Later that evening she took the penny upstairs. She put it into a brown paper bag with great care and wrote her name across the top with large, wobbly letters; she put that parcel into the front pocket of a retro Magic School Bus backpack her grandfather had picked up at an auction many years ago. It was a struggle to get the antique zipper moving, but she persistently worked the slider over a few rusty places along its length and at last secured her prize. Very few things were made to zip anymore, so the technology was a trial on its own. She slipped the straps over her small shoulders and tugged them tight. 

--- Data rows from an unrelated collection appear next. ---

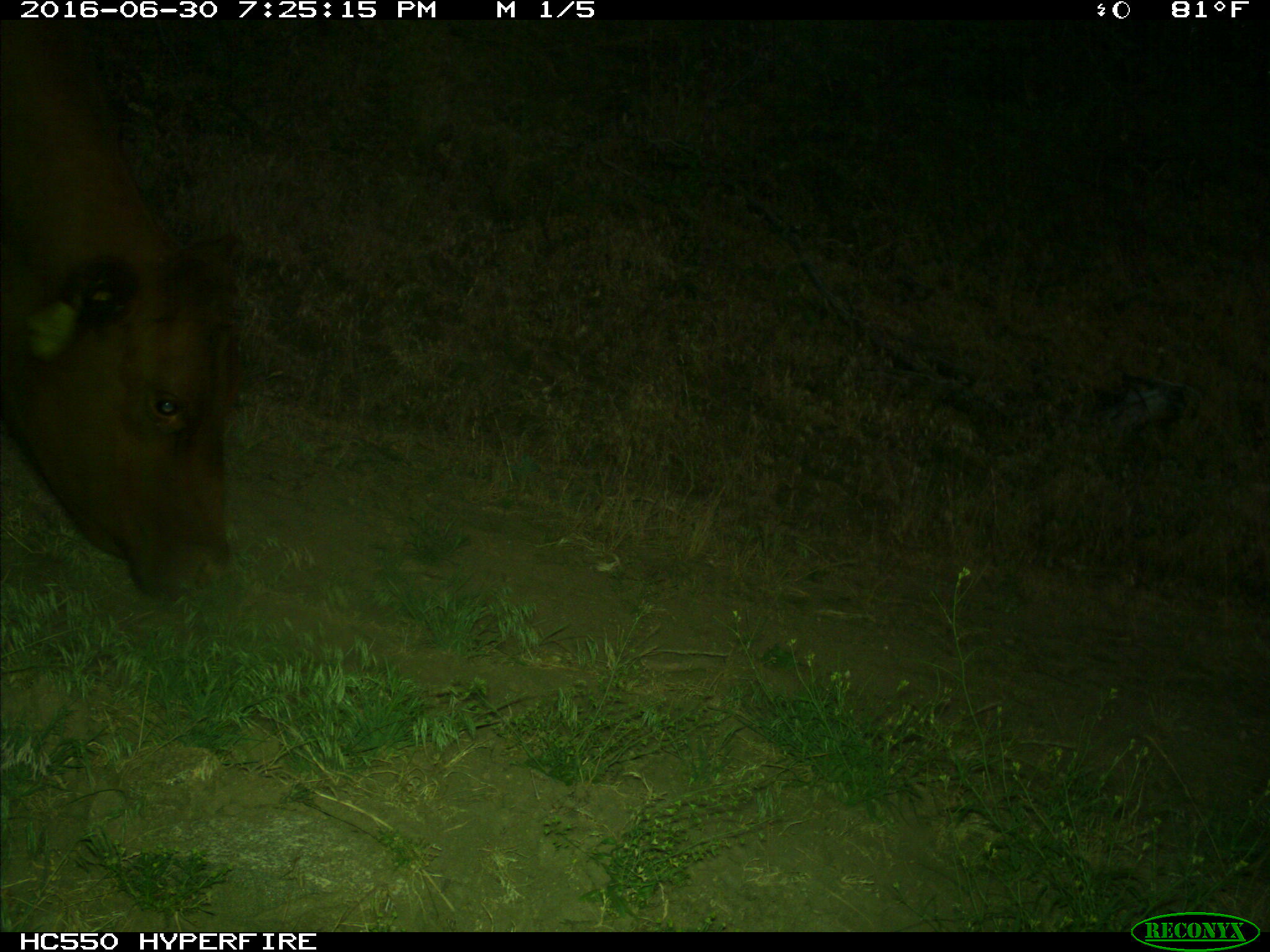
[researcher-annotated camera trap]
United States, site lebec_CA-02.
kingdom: Animalia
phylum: Chordata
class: Mammalia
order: Artiodactyla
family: Bovidae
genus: Bos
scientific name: Bos taurus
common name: domestic cow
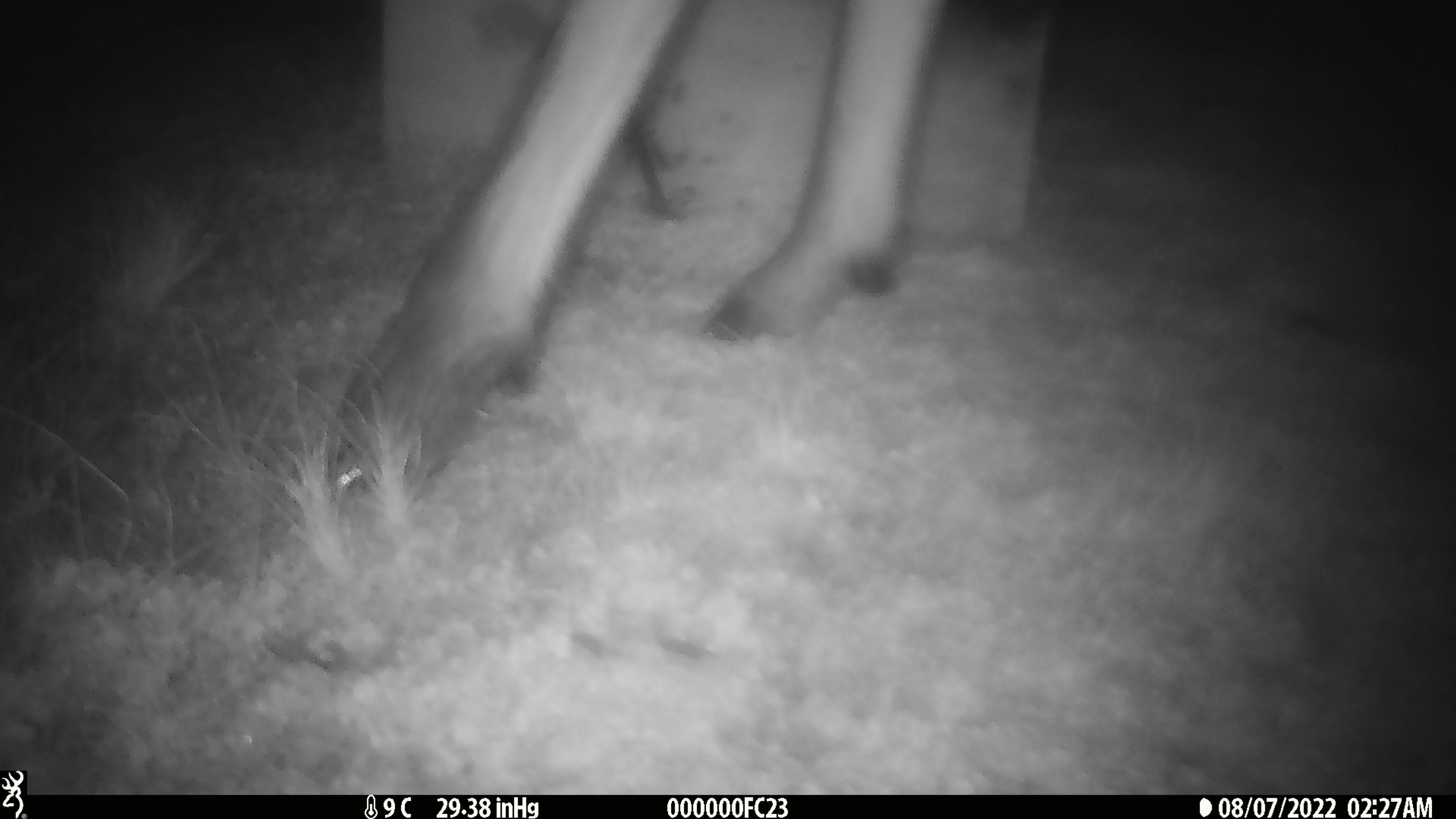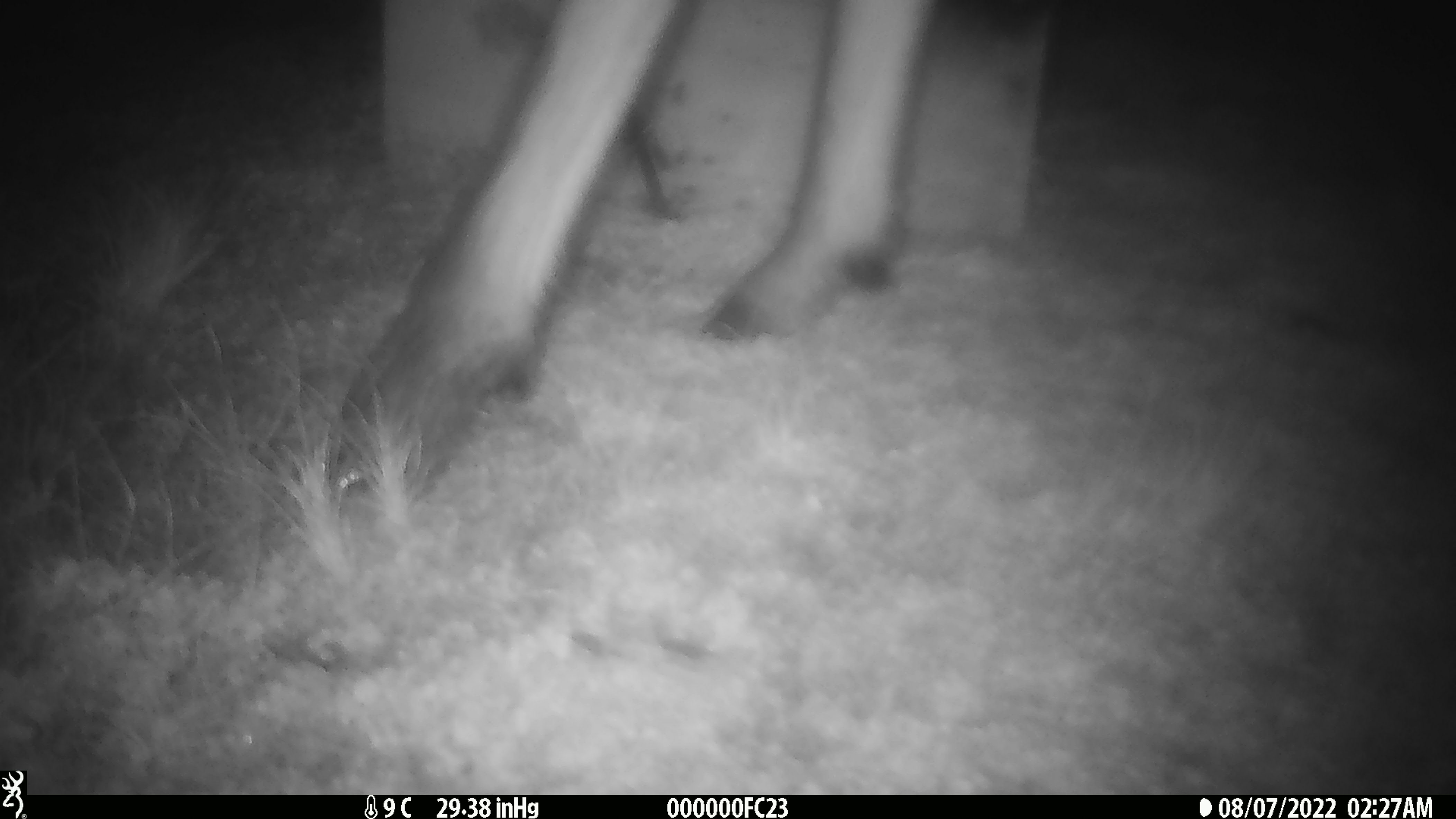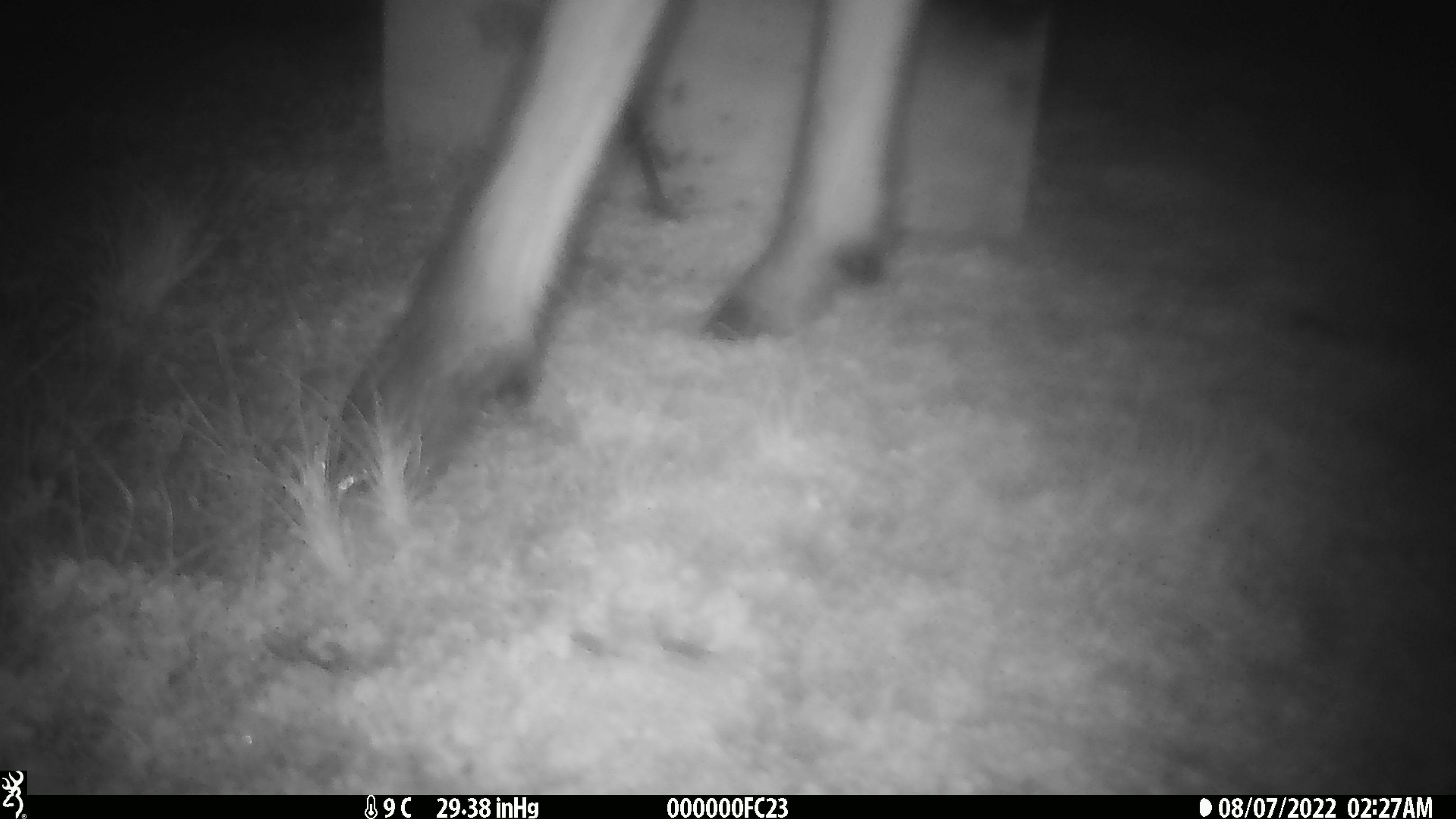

For three weeks she wore that backpack like a shell, only taking it off in absolutely critical moments. She wore it to school on the days she had to go; she wore it to the grocery store when she traveled out to shop with her mother. She even wore it to bed, and after a few restless nights learning to sleep on her side, she began to feel it quite a comfort. It was like wearing a hug, laced with magic and mystery. On occasion, when she thought her memory of the coin was beginning to fade and blur, she would sit off in a quiet corner of the world and pull the penny out of its hiding place to stare at it. The copper coin was a delight and a marvel to the little girl every day she had it, and it stirred in her thoughts even months after it left her possession. 

Three weeks after discovering the coin, the girl and her mother took a winding path on their way to town for the afternoon. At his usual place on the third bench from the gate sat the man she knew only as Mr. Dundurn, so called after the name of the park where he spent so much time. He was always polite and smiling, and had built up an unspoken acquaintanceship with the strolling pair, but he wasn’t quick enough to hide his tears before they passed him this time. Her mother looked on with pity and apology, but those are not the first instincts of childhood. The little girl quietly stopped walking, removed the brown paper bag from her pack and set the penny gently on the seat beside the man. “It’s a penny,” she whispered. “It’s old and nice like you, and I think it’s a lucky one. I hope it’s lucky for you too.” His eyes continued to steam as he whispered his thanks in reply, but the source of their flow had changed. The girl took her mother’s hand once more and left one lost man and one found coin sitting together on the bench by the oak.

Worth restored to the fringe and forgotten. And luck had nothing to do with it.